### 文档正文
新形势下,如何对目前按服务项目付费为主的医疗服务费用支付制度进行系统、综合的改革,在不影响服务质量和效率的同时,建立起医疗服务质量改进与成本费用控制的协调运行机制,提高医疗保障资金的支付效率和保障能力,成为各级政府和决策部门必须面对和亟待解决的重要难题。
卫生系统的最终目标是改善健康状况。衡量一个医疗保险支付制度优劣的核心评价指标主要包括服务质量、基金风险(费用控制)和服务效率(需求满足)三个方面。而医疗质量、费用和需求三者之间存在潜在的利益冲突,使政策制定者经常难以在质量、费用和需求三点之间取得平衡,往往是满足了需求,费用难以控制,控制了费用,质量和需求又无法得到有效保证。因此,决策部门是否能够合理、准确地协调好这三个关键利益点之间的关系并使之达到相对平衡是支付制度改革成败的关键,也是支付制度设计的根本出发点。而在现行医保模式和管理体制下,开展支付制度改革面临以下挑战。
现行体制下,医疗服务管、办、供、需四方主体的职责和关系不明确,如谁应该对需方的健康结果负责?谁来制定服务质量标准?谁应该承担质量监管的职责等。特别是医保经办机构的功能未能得到充分发挥。[11]以新农合为例,各级合管办实际上仅承担了补偿方案制定、医疗费用结算等职能,成为被动的医疗服务买单人,发挥的作用仍很不够。而在发达国家,经办机构作为需方代言人,往往是最强势的医疗服务购买者,在选择服务项目、加强基金管理、开展价格谈判、对服务机构进行考核与支付等方面发挥着重要作用。
医疗质量管理领域存在的核心问题之一是缺乏系统、完善、统一的医疗服务质量标准。现有的临床规范与规程等标准不系统、不完善,制定方法和原则不统一,缺少定期调整和机制更新等问题,在实际执行中存在适应性差、制度难以落实等现象。与发达国家如英国的NICE(National Institute for Health and Clinical Excellence)等比较完善的医疗质量认证体系相比,我国临床领域实际上缺乏权威、系统的服务规范和技术标准。特别是在需要实施严格质量管理与流程控制的医疗机构内部,一直没有建立起有效的质量控制和服务改进机制。
######
** 练习题组 **
a – 判断下列三项陈述是否与支付制度改革一文相符,逐项回答“是”或“否”,并原样引出文中起决定作用的词句。(i)衡量医疗保险支付制度优劣的核心评价指标包括服务质量、基金风险和服务效率三个方面。(ii)以新农合为例,各级合管办在开展价格谈判方面发挥着重要作用。(iii)我国医疗机构内部已经建立起有效的质量控制和服务改进机制。
b – 从支付制度改革一文的最后一句之后接着往下写一段。
### 所给材料
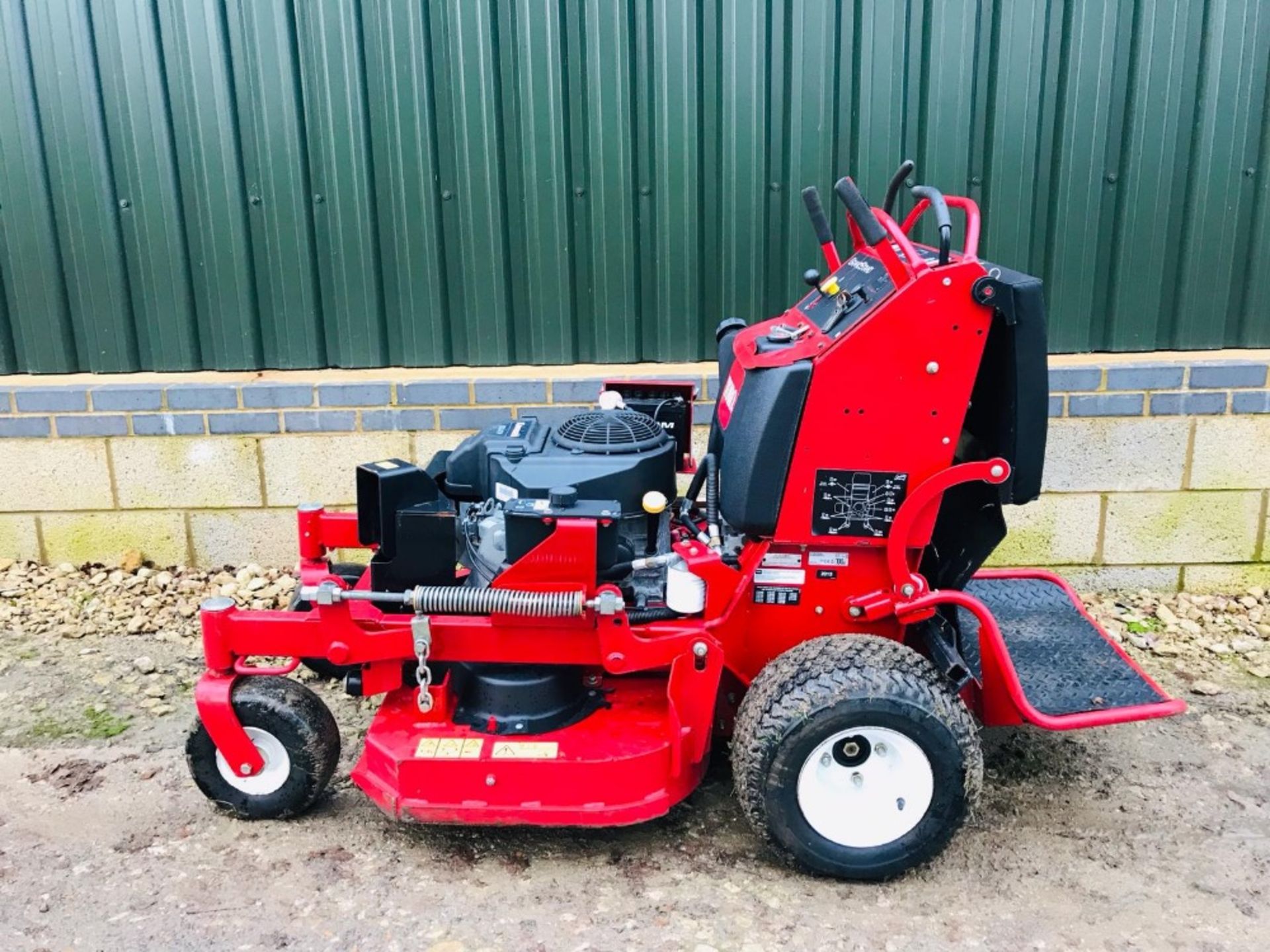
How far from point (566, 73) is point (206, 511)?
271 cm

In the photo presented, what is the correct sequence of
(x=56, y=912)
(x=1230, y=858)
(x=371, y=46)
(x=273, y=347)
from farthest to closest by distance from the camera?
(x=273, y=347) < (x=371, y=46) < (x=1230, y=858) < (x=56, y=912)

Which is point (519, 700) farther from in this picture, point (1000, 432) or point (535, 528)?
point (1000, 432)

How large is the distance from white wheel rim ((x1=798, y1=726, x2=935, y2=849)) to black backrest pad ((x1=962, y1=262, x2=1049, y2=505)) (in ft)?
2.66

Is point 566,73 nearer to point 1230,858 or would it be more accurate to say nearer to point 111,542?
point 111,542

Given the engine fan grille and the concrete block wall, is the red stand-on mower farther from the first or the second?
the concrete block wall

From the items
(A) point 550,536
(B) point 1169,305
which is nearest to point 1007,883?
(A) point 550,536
######
** 按序答案 **
a –
(i)是。依据:“衡量一个医疗保险支付制度优劣的核心评价指标主要包括服务质量、基金风险(费用控制)和服务效率(需求满足)三个方面”。
(ii)否。依据:“各级合管办实际上仅承担了补偿方案制定、医疗费用结算等职能,成为被动的医疗服务买单人”。
(iii)否。依据:“一直没有建立起有效的质量控制和服务改进机制”。

b –
现代信息经济学认为,为消除道德风险带来的损失,最好的方法是采用激励机制。激励机制就是委托人使代理人从自身效用最大化出发,自愿或不得不选择与委托人目标和标准相一致的行动机制。[11]我国医保经办机构对医疗服务供方管理的手段主要为限制和管制,而较少采用激励和引导。以往开展的费用控制、支付方式改革等探索,更多的是对医疗服务提供方设置了更多门槛和限制,并没有真正通过引入激励机制等方式引导医疗机构和医务人员主动参与。当改革触及供方的核心利益时,只能导致其选择降低服务质量或减少服务数量,从而造成新的医患矛盾。同时对供方的服务效果也缺少行之有效的评价、监管和激励手段。
综上所述,单一的付费方式改革无法解决系统问题,必须通过开展系统、综合改革,围绕质量管理、费用支付、激励机制、管理信息系统等重要方面开展同步配套改革,整体推进,才有可能在支付改革领域取得实质性突破或有价值的经验。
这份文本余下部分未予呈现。